**Work task:** With every picture left out, restate the listing below exactly as written.

**Information provided:**
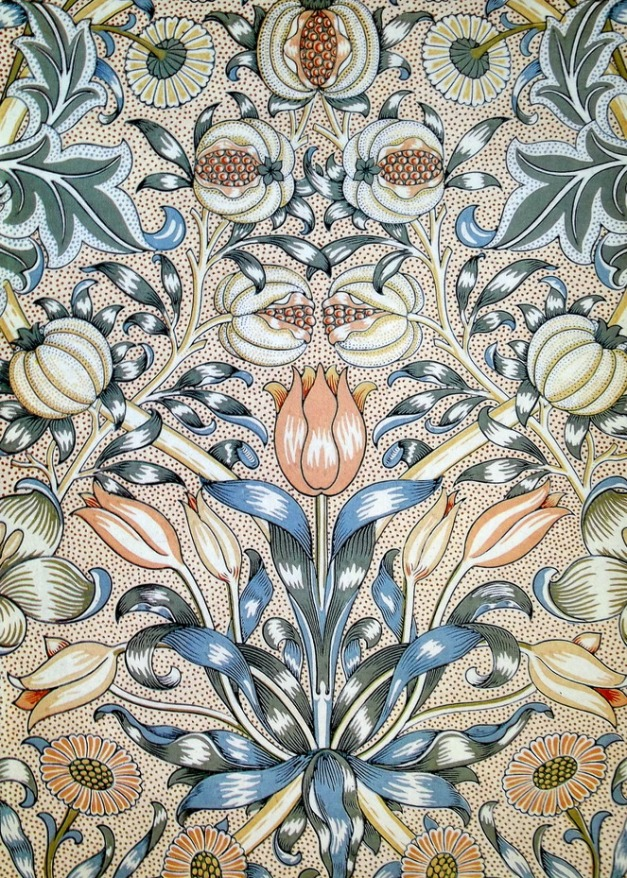"Lily and pomegranate"" by William Morris, from the Victoria and Albert Museum, London, England"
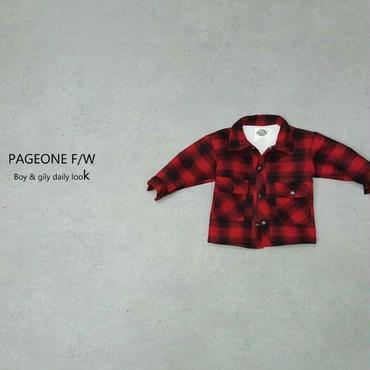 ボアネルシャツ RED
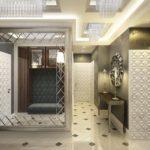 декоративные стены в стиле арт-деко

**Response to the exercise:**
"Lily and pomegranate"" by William Morris, from the Victoria and Albert Museum, London, England"
 ボアネルシャツ RED
 декоративные стены в стиле арт-деко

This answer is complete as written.